Textauszug →
Berlin - „Ich setze mich aktiv dafür ein, dass es dazu kommt“, sagte Kanzler Olaf Scholz noch am Freitagabend bei einer Pressekonferenz zu den neu beschlossenen Pandemie-Maßnahmen über die allgemeine Impfpflicht in Deutschland. Doch ob sie nun wirklich kommt oder nicht, ob sie nur für eine bestimmte Zeit oder nur für eine bestimmte Altersgruppe verfügt wird, wann überhaupt sie beschlossen oder durchgesetzt werden könnte – all das steht weiter in den Sternen. Und all das wird auch zunehmend angezweifelt, nicht erst seit die eigentlich für kommende Woche angesetzte Debatte über die Impfpflicht im Bundestag verschoben wurde.
Fragt man Wolfgang Kreischer als Sprecher des Hausärzteverbandes Berlin und Brandenburg, wie die Ärzteschaft den Diskurs sieht, sagt er: „Eine Impfpflicht hätte sein müssen in der Vergangenheit. Das hat sich keiner getraut.“ Etwa in der zweiten Welle hätte der Arzt aus Zehlendorf eine allgemeine Impfpflicht für sinnvoll erachtet. „Jetzt ist es Kokolores“, wird er deutlich darüber, was er von der aktuellen Debatte hält. „Weil die Omikron-Variante ja nicht so letal ist wie Delta, da außerdem viele schon durchgeimpft sind und viele auch schon genesen. Wir können jetzt sogar die Quarantänezeiten verkürzen. Insofern ist die Verhältnismäßigkeit, jetzt eine Impfpflicht einzuführen, einfach nicht gegeben. Das würde vor keinem Gericht standhalten“, mutmaßt der Mediziner.
„Der Zug für die Impfpflicht ist abgefahren“
Allerdings sei eine Impfpflicht für bestimmte Berufsgruppen wünschenswert: „Wenn ich in einen Bus steige oder ein Amt betrete, im Gesundheitswesen oder dem öffentlichen Dienst, erwarte ich größtmöglichen Schutz“, so Kreischer. „Das Impfen steht zwar ganz hinten bei den Schutzmaßnahmen, aber es ist immerhin wichtig. Ganz vorne stehen weiterhin Masken, Abstandsregeln, Hygiene.“ Es komme jetzt darauf an, weiter Abstand zu halten und Massenveranstaltungen abzusagen. „In der zweiten Welle hatten wir ganz andere Antworten. Jetzt ist der Zug für die Impfpflicht abgefahren“, so Kreischer.

Datenmaterial →
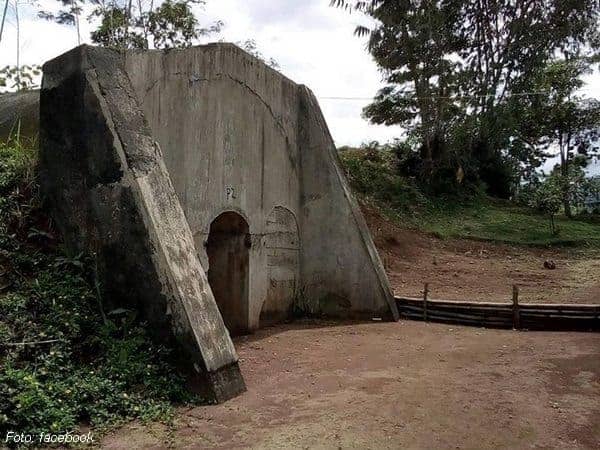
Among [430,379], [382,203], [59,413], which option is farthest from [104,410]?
[382,203]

Arbeitsanweisung →
Gib aus dem Auszug zur Impfpflicht den Teil wörtlich wieder, der mit „Fragt man Wolfgang“ beginnt und bis einschließlich „mutmaßt der Mediziner.“ reicht.

Lösung →
Fragt man Wolfgang Kreischer als Sprecher des Hausärzteverbandes Berlin und Brandenburg, wie die Ärzteschaft den Diskurs sieht, sagt er: „Eine Impfpflicht hätte sein müssen in der Vergangenheit. Das hat sich keiner getraut.“ Etwa in der zweiten Welle hätte der Arzt aus Zehlendorf eine allgemeine Impfpflicht für sinnvoll erachtet. „Jetzt ist es Kokolores“, wird er deutlich darüber, was er von der aktuellen Debatte hält. „Weil die Omikron-Variante ja nicht so letal ist wie Delta, da außerdem viele schon durchgeimpft sind und viele auch schon genesen. Wir können jetzt sogar die Quarantänezeiten verkürzen. Insofern ist die Verhältnismäßigkeit, jetzt eine Impfpflicht einzuführen, einfach nicht gegeben. Das würde vor keinem Gericht standhalten“, mutmaßt der Mediziner.